◆ Try it
Every entry in the listing is to be reproduced exactly.

◆ Source data
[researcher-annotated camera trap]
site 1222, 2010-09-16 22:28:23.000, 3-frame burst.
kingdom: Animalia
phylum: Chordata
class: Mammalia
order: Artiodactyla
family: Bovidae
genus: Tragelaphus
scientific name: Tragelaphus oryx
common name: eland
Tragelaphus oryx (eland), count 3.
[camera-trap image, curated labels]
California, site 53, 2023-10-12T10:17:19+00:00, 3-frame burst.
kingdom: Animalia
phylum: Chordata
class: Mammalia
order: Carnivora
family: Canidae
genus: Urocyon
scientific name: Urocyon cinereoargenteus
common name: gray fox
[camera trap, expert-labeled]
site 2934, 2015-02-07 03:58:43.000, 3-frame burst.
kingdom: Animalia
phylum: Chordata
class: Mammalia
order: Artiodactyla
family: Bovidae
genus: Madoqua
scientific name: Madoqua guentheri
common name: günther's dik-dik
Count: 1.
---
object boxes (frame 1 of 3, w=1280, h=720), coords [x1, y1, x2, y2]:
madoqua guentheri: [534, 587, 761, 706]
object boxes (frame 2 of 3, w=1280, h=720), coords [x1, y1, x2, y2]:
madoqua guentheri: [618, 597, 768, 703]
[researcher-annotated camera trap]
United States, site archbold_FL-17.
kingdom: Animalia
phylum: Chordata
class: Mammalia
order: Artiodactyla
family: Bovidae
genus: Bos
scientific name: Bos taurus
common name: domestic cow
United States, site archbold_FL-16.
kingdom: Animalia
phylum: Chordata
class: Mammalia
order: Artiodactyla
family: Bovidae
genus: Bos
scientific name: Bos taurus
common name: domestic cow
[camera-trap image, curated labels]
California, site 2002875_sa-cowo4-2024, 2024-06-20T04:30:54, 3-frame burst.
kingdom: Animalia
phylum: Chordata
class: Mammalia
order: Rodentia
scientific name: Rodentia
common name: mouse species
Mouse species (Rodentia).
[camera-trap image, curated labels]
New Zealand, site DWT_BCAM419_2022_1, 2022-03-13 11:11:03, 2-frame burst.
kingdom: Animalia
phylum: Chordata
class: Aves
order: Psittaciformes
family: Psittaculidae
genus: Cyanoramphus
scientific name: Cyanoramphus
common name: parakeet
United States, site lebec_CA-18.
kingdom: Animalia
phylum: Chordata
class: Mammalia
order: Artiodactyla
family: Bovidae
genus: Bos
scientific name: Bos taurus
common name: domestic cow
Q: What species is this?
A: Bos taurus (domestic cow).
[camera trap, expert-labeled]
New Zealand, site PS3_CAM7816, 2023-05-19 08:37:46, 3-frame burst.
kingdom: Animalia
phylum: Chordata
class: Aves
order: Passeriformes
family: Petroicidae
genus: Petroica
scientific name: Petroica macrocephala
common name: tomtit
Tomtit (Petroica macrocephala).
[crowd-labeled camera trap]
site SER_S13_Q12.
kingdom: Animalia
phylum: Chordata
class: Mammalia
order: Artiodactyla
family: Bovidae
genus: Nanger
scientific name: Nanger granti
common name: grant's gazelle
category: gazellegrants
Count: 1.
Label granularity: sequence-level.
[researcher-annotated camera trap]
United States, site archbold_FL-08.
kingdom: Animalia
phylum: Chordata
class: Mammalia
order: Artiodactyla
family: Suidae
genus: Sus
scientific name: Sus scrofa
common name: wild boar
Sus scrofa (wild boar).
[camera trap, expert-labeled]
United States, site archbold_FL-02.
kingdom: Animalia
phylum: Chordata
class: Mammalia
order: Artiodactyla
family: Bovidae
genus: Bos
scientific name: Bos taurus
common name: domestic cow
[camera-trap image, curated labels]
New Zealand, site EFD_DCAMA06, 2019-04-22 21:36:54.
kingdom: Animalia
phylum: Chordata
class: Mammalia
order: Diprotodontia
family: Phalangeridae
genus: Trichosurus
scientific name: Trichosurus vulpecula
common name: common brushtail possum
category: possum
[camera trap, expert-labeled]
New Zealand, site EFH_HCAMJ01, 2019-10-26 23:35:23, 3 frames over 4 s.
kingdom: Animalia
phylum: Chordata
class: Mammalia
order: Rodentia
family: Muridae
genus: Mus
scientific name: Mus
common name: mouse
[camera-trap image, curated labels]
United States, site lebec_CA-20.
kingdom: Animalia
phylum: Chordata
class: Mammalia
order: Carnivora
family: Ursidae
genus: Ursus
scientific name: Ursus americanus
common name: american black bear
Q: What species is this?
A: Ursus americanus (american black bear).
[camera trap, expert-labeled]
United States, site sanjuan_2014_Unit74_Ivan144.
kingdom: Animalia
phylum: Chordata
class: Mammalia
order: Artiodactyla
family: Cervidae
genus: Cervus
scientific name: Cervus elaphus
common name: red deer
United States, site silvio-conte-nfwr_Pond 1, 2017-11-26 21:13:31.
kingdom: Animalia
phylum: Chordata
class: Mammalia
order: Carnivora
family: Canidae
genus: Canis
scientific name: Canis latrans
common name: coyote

◆ Solution below
[researcher-annotated camera trap]
site 1222, 2010-09-16 22:28:23.000, 3-frame burst.
kingdom: Animalia
phylum: Chordata
class: Mammalia
order: Artiodactyla
family: Bovidae
genus: Tragelaphus
scientific name: Tragelaphus oryx
common name: eland
Tragelaphus oryx (eland), count 3.
[camera-trap image, curated labels]
California, site 53, 2023-10-12T10:17:19+00:00, 3-frame burst.
kingdom: Animalia
phylum: Chordata
class: Mammalia
order: Carnivora
family: Canidae
genus: Urocyon
scientific name: Urocyon cinereoargenteus
common name: gray fox
[camera trap, expert-labeled]
site 2934, 2015-02-07 03:58:43.000, 3-frame burst.
kingdom: Animalia
phylum: Chordata
class: Mammalia
order: Artiodactyla
family: Bovidae
genus: Madoqua
scientific name: Madoqua guentheri
common name: günther's dik-dik
Count: 1.
---
object boxes (frame 1 of 3, w=1280, h=720), coords [x1, y1, x2, y2]:
madoqua guentheri: [534, 587, 761, 706]
object boxes (frame 2 of 3, w=1280, h=720), coords [x1, y1, x2, y2]:
madoqua guentheri: [618, 597, 768, 703]
[researcher-annotated camera trap]
United States, site archbold_FL-17.
kingdom: Animalia
phylum: Chordata
class: Mammalia
order: Artiodactyla
family: Bovidae
genus: Bos
scientific name: Bos taurus
common name: domestic cow
United States, site archbold_FL-16.
kingdom: Animalia
phylum: Chordata
class: Mammalia
order: Artiodactyla
family: Bovidae
genus: Bos
scientific name: Bos taurus
common name: domestic cow
[camera-trap image, curated labels]
California, site 2002875_sa-cowo4-2024, 2024-06-20T04:30:54, 3-frame burst.
kingdom: Animalia
phylum: Chordata
class: Mammalia
order: Rodentia
scientific name: Rodentia
common name: mouse species
Mouse species (Rodentia).
[camera-trap image, curated labels]
New Zealand, site DWT_BCAM419_2022_1, 2022-03-13 11:11:03, 2-frame burst.
kingdom: Animalia
phylum: Chordata
class: Aves
order: Psittaciformes
family: Psittaculidae
genus: Cyanoramphus
scientific name: Cyanoramphus
common name: parakeet
United States, site lebec_CA-18.
kingdom: Animalia
phylum: Chordata
class: Mammalia
order: Artiodactyla
family: Bovidae
genus: Bos
scientific name: Bos taurus
common name: domestic cow
Q: What species is this?
A: Bos taurus (domestic cow).
[camera trap, expert-labeled]
New Zealand, site PS3_CAM7816, 2023-05-19 08:37:46, 3-frame burst.
kingdom: Animalia
phylum: Chordata
class: Aves
order: Passeriformes
family: Petroicidae
genus: Petroica
scientific name: Petroica macrocephala
common name: tomtit
Tomtit (Petroica macrocephala).
[crowd-labeled camera trap]
site SER_S13_Q12.
kingdom: Animalia
phylum: Chordata
class: Mammalia
order: Artiodactyla
family: Bovidae
genus: Nanger
scientific name: Nanger granti
common name: grant's gazelle
category: gazellegrants
Count: 1.
Label granularity: sequence-level.
[researcher-annotated camera trap]
United States, site archbold_FL-08.
kingdom: Animalia
phylum: Chordata
class: Mammalia
order: Artiodactyla
family: Suidae
genus: Sus
scientific name: Sus scrofa
common name: wild boar
Sus scrofa (wild boar).
[camera trap, expert-labeled]
United States, site archbold_FL-02.
kingdom: Animalia
phylum: Chordata
class: Mammalia
order: Artiodactyla
family: Bovidae
genus: Bos
scientific name: Bos taurus
common name: domestic cow
[camera-trap image, curated labels]
New Zealand, site EFD_DCAMA06, 2019-04-22 21:36:54.
kingdom: Animalia
phylum: Chordata
class: Mammalia
order: Diprotodontia
family: Phalangeridae
genus: Trichosurus
scientific name: Trichosurus vulpecula
common name: common brushtail possum
category: possum
[camera trap, expert-labeled]
New Zealand, site EFH_HCAMJ01, 2019-10-26 23:35:23, 3 frames over 4 s.
kingdom: Animalia
phylum: Chordata
class: Mammalia
order: Rodentia
family: Muridae
genus: Mus
scientific name: Mus
common name: mouse
[camera-trap image, curated labels]
United States, site lebec_CA-20.
kingdom: Animalia
phylum: Chordata
class: Mammalia
order: Carnivora
family: Ursidae
genus: Ursus
scientific name: Ursus americanus
common name: american black bear
Q: What species is this?
A: Ursus americanus (american black bear).
[camera trap, expert-labeled]
United States, site sanjuan_2014_Unit74_Ivan144.
kingdom: Animalia
phylum: Chordata
class: Mammalia
order: Artiodactyla
family: Cervidae
genus: Cervus
scientific name: Cervus elaphus
common name: red deer
United States, site silvio-conte-nfwr_Pond 1, 2017-11-26 21:13:31.
kingdom: Animalia
phylum: Chordata
class: Mammalia
order: Carnivora
family: Canidae
genus: Canis
scientific name: Canis latrans
common name: coyote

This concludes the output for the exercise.